(Saved data entries)
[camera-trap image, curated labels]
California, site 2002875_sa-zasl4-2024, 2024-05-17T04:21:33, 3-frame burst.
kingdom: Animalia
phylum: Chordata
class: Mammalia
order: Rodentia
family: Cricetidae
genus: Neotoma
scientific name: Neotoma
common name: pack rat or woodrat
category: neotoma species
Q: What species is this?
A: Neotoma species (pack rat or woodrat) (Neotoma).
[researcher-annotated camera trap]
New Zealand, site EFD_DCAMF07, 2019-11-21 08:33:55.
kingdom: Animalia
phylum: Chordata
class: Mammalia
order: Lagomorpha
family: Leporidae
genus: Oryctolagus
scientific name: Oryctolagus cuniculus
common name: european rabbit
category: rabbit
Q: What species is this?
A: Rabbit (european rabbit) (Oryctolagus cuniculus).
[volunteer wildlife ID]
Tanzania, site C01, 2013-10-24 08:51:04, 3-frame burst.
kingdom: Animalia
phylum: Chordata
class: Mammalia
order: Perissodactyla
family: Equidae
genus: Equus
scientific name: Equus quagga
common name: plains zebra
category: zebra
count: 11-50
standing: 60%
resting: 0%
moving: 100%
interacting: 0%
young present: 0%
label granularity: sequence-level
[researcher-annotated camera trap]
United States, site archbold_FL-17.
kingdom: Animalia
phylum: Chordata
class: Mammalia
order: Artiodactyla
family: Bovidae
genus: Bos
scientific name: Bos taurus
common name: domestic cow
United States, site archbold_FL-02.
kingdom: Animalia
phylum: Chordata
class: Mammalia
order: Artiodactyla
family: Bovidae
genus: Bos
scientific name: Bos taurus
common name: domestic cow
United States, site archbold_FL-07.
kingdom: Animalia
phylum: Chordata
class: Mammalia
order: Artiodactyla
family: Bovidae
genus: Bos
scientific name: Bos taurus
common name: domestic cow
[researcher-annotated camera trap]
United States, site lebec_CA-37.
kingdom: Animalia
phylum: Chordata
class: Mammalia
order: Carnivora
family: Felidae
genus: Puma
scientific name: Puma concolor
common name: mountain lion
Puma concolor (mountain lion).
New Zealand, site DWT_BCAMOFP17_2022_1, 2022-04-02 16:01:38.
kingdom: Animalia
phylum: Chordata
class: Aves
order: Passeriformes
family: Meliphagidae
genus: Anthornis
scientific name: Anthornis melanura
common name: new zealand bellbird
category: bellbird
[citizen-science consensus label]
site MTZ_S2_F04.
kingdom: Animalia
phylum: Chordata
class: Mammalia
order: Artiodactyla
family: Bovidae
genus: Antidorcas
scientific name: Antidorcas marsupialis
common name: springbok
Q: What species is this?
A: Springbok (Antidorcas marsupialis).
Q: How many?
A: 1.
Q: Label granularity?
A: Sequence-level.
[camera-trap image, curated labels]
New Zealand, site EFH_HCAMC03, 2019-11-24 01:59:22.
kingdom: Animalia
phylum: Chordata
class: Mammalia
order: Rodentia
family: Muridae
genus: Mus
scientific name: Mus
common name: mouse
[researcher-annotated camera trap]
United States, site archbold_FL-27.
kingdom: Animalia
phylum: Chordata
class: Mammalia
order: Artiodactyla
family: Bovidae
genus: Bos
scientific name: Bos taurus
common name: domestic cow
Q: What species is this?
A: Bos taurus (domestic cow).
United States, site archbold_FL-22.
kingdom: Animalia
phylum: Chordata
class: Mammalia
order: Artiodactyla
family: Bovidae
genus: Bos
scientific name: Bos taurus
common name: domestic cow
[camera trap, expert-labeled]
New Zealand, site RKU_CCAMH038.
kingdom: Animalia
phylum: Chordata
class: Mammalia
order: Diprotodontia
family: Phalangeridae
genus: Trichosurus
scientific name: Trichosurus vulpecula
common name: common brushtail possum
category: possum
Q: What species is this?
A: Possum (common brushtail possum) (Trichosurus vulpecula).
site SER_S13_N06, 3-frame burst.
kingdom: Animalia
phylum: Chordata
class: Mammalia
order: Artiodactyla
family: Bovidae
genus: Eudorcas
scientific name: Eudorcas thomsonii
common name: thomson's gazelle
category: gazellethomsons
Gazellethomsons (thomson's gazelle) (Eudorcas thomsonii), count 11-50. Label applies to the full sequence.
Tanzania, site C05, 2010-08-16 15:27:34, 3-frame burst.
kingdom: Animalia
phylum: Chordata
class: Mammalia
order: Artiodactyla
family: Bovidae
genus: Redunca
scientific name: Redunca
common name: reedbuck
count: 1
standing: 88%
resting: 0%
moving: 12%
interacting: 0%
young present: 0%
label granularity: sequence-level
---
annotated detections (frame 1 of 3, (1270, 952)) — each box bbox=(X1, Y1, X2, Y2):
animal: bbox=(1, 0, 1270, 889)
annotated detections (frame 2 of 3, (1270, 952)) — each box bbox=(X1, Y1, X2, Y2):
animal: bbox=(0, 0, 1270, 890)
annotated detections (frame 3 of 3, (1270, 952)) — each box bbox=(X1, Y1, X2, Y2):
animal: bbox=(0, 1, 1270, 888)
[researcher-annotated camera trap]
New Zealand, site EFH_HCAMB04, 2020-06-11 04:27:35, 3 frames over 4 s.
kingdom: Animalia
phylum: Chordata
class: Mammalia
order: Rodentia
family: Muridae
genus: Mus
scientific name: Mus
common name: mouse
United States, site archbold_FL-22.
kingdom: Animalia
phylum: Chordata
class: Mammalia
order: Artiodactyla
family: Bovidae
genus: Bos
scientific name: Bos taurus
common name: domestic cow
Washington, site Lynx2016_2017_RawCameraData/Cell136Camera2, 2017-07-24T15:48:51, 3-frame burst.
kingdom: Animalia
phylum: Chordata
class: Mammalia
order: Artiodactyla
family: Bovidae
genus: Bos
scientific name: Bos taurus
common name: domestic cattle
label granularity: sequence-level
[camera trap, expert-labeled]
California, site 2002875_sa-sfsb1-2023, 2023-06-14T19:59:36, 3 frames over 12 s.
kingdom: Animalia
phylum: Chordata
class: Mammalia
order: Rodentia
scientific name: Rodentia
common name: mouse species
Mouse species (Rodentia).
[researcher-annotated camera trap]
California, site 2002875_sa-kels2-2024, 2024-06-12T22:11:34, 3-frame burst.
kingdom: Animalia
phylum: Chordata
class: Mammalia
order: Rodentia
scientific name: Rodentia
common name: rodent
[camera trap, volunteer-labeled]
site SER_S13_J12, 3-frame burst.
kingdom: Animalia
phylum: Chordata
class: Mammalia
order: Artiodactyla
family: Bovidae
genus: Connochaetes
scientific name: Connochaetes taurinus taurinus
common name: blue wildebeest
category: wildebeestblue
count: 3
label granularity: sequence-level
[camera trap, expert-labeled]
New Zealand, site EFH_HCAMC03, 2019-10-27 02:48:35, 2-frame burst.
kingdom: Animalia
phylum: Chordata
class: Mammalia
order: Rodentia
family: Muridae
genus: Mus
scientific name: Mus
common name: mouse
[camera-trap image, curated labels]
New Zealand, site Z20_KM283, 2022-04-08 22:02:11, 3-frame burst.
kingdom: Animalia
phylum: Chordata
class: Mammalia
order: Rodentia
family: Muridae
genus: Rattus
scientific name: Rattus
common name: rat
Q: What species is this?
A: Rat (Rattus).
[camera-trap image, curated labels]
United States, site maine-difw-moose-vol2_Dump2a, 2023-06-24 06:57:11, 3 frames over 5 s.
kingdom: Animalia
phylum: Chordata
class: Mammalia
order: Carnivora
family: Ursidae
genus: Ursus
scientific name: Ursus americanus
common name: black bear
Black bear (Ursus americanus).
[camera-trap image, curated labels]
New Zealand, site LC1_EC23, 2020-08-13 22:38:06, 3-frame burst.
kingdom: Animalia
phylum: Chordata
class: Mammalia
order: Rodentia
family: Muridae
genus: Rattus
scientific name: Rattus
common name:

— Task item —
The answer must be every line of the records that holds the string "Tanzania".

— Expected answer —
Tanzania, site C01, 2013-10-24 08:51:04, 3-frame burst.
Tanzania, site C05, 2010-08-16 15:27:34, 3-frame burst.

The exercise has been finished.